= Data segment =
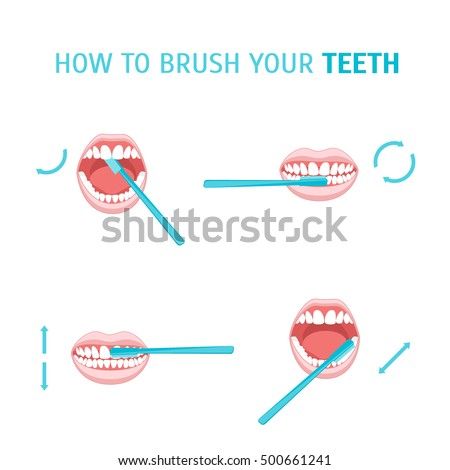 How To Brush Your Teeth. Brushing Poster with the Instruction Manual. Order Correct Movements. Vector infographic template flat illustration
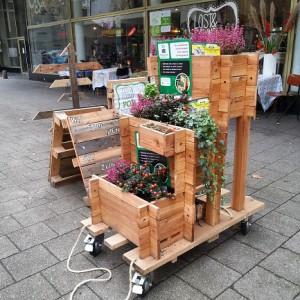 woody-woody_Plant-an! Coolsingel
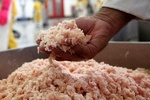 ۳ هزار کیلوگرم خمیر مرغ غیر بهداشتی در مانه وسملقان معدوم شد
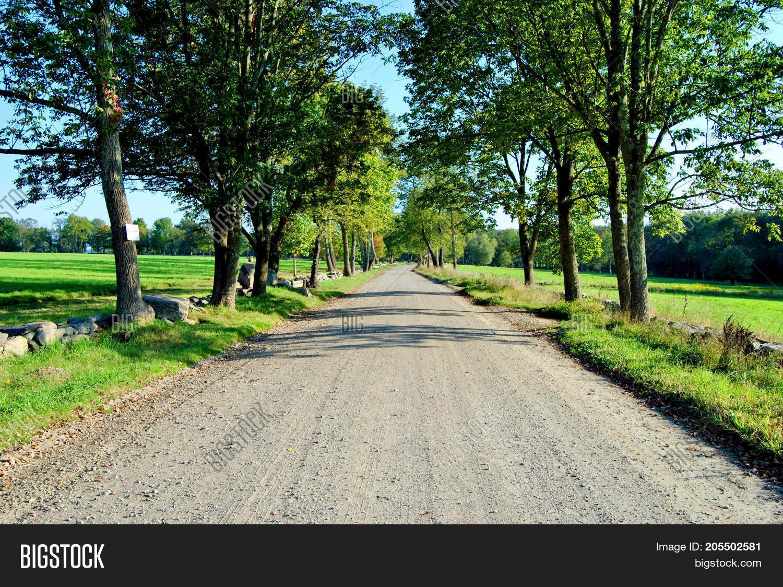 Empty Lone Dirt Road Image & Photo (Free Trial) | Bigstock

= Problem to solve =
When you copy the data, keep every line exact and leave out each picture.

= Written solution =
 How To Brush Your Teeth. Brushing Poster with the Instruction Manual. Order Correct Movements. Vector infographic template flat illustration
 woody-woody_Plant-an! Coolsingel
 ۳ هزار کیلوگرم خمیر مرغ غیر بهداشتی در مانه وسملقان معدوم شد
 Empty Lone Dirt Road Image & Photo (Free Trial) | Bigstock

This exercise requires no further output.